A State Makes a Big Bet on Telework

State Capitol Building in Salt Lake City, Utah

State Capitol Building in Salt Lake City, Utah Shutterstock/Francesco Dazzi

 

Connecting state and local government leaders

Utah expands a pilot program to 2,500 jobs.

After finding that state employees who volunteered to work from home were more productive than their counterparts who worked in state office buildings, Utah plans to extend telework options to more departments.

Over the next 18 months, Utah will expand its initial pilot program involving 136 workers to about 2,500 jobs, said Lt. Gov. Spencer Cox, who led the initiative for Gov. Gary Herbert’s administration. Both Cox and Herbert are Republicans.

Before the pilot, which launched in September 2018, Cox said there was one state department that offered teleworking. The initial program expanded that option to four agencies, with the new push eventually adding many more.

During the test run, employees—who worked in customer service, accounting, procurement and other jobs—had to commit to working three days from home, with shared work spaces set up in agency offices for those who needed to come in one or two days a week. At home, employees needed to have a work space that wasn’t just sitting on the couch with a laptop, Cox said. The state also needed to make sure the teleworkers had fast enough home internet service.

In the end, Cox said most participants had a positive reaction, and the state found that the remote workers were 22 percent more productive than their peers still in the office.

“They were happier,” Cox said, adding that the state saw benefits from reducing commuters on the road. “We were taking carbon out of the air and emissions out of the air.”

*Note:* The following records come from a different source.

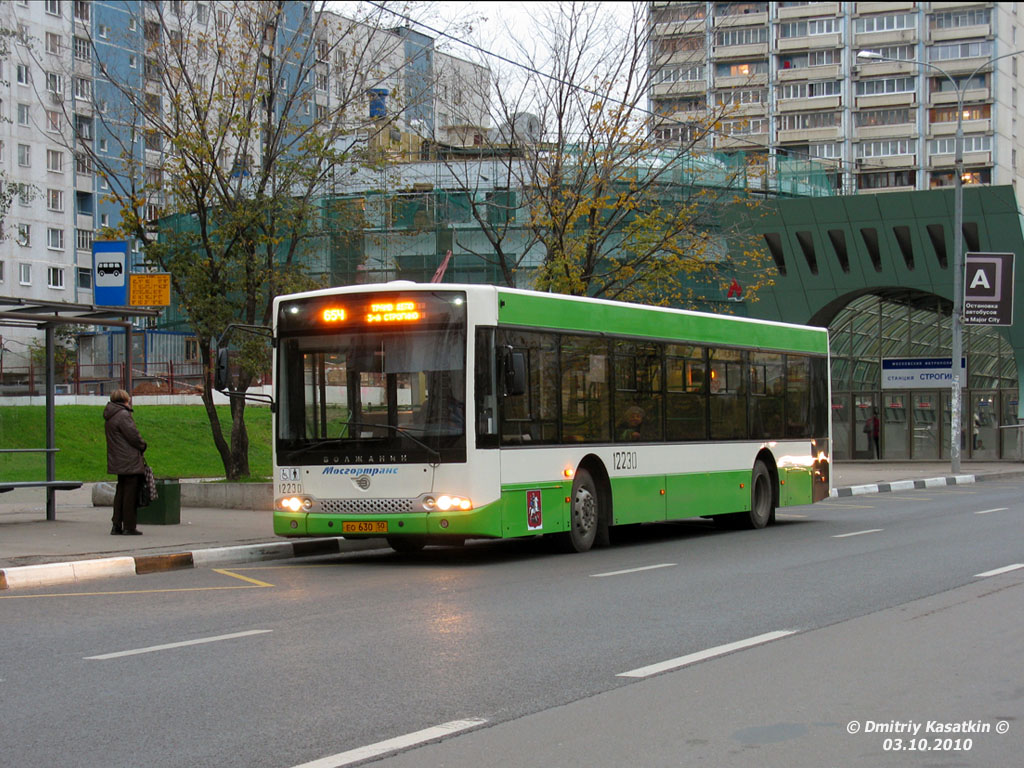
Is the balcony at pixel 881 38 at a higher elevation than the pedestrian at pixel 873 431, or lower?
higher

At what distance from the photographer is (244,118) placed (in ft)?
75.8

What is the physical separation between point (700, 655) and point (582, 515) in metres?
7.93

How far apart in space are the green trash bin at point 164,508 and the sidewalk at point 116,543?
0.22 meters

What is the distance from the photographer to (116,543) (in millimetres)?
16297

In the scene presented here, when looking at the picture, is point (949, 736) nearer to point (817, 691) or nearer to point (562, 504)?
point (817, 691)

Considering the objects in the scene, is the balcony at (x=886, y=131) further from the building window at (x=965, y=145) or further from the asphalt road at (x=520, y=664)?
the asphalt road at (x=520, y=664)

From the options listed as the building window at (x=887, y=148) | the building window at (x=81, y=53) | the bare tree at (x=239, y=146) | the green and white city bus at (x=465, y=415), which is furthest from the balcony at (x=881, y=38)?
the green and white city bus at (x=465, y=415)

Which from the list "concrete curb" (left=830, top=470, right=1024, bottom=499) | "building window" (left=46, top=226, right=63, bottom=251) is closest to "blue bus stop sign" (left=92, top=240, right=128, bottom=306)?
"concrete curb" (left=830, top=470, right=1024, bottom=499)

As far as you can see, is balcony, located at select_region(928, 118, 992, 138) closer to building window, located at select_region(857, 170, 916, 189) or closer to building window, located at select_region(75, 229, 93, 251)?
building window, located at select_region(857, 170, 916, 189)

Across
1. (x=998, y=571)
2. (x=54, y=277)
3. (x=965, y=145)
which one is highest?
(x=965, y=145)

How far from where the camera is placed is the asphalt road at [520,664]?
619cm

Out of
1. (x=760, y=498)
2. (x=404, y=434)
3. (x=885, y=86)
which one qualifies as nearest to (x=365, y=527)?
(x=404, y=434)

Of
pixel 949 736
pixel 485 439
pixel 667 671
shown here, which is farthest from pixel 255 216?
pixel 949 736

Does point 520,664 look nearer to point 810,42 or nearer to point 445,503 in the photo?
point 445,503
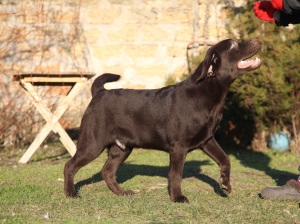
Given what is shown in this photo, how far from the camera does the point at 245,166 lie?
6430 mm

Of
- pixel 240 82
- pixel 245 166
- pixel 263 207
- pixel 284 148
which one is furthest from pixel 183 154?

The push to encourage more telework in Utah government began with Cox’s focus on economic development in rural parts of the state. One idea, he said, was to convince private industry, particularly in the technology sector, to embrace hiring people in rural parts of the state to work from home.

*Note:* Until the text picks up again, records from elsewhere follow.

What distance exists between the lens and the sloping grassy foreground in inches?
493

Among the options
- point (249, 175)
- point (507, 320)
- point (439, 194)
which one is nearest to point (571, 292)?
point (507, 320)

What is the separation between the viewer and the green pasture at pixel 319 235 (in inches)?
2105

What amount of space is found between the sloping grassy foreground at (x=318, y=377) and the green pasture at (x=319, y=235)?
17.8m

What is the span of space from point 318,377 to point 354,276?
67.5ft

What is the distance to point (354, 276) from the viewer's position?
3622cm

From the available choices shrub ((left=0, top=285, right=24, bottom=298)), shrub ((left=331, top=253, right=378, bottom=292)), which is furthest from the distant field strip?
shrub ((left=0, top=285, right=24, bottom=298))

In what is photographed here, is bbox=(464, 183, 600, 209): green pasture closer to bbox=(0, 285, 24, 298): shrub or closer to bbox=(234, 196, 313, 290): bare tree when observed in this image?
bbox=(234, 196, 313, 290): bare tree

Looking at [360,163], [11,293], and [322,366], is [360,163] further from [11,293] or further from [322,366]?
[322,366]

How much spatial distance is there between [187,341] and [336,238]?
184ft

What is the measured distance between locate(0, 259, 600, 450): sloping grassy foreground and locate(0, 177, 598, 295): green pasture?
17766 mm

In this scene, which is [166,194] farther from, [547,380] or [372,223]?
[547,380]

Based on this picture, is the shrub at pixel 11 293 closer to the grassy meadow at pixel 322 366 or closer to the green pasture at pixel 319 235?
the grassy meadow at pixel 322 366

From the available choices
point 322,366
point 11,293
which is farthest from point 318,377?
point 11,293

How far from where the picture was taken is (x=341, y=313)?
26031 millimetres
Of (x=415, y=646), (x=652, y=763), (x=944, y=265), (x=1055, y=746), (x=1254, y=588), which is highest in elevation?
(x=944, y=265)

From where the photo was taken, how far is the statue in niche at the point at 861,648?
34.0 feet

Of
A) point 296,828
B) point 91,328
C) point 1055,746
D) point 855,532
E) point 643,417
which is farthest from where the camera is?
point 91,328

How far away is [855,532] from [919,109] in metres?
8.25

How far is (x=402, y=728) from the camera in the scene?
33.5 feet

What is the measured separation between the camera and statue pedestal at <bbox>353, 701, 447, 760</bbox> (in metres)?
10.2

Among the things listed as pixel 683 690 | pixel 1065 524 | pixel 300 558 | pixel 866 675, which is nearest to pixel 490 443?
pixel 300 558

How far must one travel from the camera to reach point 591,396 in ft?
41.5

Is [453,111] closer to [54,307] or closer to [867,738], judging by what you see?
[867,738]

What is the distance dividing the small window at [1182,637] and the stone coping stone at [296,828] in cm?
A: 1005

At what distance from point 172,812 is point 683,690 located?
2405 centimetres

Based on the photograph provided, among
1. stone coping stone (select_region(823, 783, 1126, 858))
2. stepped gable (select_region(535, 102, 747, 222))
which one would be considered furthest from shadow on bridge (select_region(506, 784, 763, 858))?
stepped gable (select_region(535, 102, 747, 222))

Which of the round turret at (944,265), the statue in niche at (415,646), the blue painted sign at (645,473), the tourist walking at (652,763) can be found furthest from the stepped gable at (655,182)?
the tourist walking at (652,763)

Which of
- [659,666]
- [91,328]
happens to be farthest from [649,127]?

But when Cox approached leaders of Utah’s growing tech industry, he said they were hesitant about hiring teleworkers. So, he and others decided the state should test out telework with some of its 22,000 employees.

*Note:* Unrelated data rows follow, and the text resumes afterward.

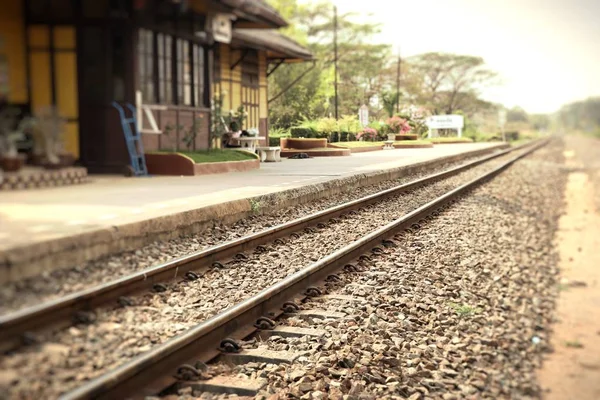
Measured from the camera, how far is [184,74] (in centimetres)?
1405

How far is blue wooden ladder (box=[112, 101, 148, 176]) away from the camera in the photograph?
1186 centimetres

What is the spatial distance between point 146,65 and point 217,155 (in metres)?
2.64

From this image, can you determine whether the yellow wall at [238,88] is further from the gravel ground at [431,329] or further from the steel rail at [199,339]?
the steel rail at [199,339]

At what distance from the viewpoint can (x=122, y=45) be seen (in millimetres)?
11930

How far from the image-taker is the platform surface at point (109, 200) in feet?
19.1

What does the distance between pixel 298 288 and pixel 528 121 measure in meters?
142

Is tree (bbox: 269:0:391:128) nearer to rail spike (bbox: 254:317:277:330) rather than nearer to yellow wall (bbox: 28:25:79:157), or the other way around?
yellow wall (bbox: 28:25:79:157)

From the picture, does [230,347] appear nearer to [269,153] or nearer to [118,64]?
[118,64]

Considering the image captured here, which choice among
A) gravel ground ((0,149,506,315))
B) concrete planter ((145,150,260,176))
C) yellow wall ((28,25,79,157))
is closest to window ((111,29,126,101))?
yellow wall ((28,25,79,157))

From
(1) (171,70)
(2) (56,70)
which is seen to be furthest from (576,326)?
(1) (171,70)

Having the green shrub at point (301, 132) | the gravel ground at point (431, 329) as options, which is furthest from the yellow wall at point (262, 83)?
the gravel ground at point (431, 329)

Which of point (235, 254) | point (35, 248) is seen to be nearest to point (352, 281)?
point (235, 254)

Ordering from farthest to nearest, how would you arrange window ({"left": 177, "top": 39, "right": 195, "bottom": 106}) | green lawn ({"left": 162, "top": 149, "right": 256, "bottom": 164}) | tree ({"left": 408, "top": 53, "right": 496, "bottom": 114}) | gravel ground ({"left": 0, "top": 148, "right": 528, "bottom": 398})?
tree ({"left": 408, "top": 53, "right": 496, "bottom": 114}), window ({"left": 177, "top": 39, "right": 195, "bottom": 106}), green lawn ({"left": 162, "top": 149, "right": 256, "bottom": 164}), gravel ground ({"left": 0, "top": 148, "right": 528, "bottom": 398})

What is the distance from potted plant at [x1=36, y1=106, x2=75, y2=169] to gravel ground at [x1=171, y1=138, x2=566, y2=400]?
5300 millimetres
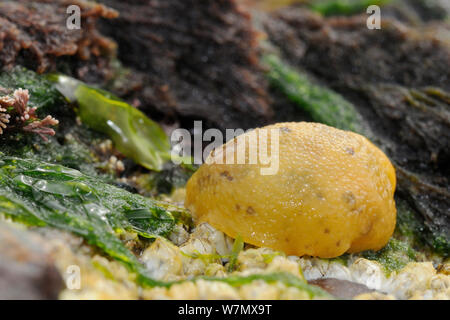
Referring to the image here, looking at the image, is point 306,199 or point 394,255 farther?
point 394,255

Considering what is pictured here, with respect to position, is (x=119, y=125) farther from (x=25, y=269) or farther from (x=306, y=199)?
(x=25, y=269)

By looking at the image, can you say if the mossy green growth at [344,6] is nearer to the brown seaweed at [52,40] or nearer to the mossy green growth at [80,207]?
the brown seaweed at [52,40]

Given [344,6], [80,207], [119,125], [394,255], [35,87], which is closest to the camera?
[80,207]

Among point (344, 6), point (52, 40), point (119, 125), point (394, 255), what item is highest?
point (344, 6)

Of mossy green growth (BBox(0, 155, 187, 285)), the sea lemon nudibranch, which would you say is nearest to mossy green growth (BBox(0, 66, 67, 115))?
mossy green growth (BBox(0, 155, 187, 285))

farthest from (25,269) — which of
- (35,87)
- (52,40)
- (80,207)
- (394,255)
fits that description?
(52,40)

“Then we can show some of our counterparts and some of our tech companies this is the real option,” Cox said.

In the most recent survey of state workers by the Center for State and Local Government Excellence, 46 percent said there was some availability to telework at their agencies. Working from home was a less popular offering than flexible work hours, which 78 percent of respondents said was an option.

Governing last year reported that 6,000 state employees in Tennessee—considered a leader in states offering telework options—had decided to work from home. A state official told the magazine 27,000 of the executive branch’s 38,000 employees could eventually have the option.

Cox said expanding telework could improve retention, as the surveys of pilot program participants found that about 50 employees who had been looking to move on from state government instead decided to stay. “With low unemployment it is hard for us to compete for employees across the state. That was really big for us,” he said.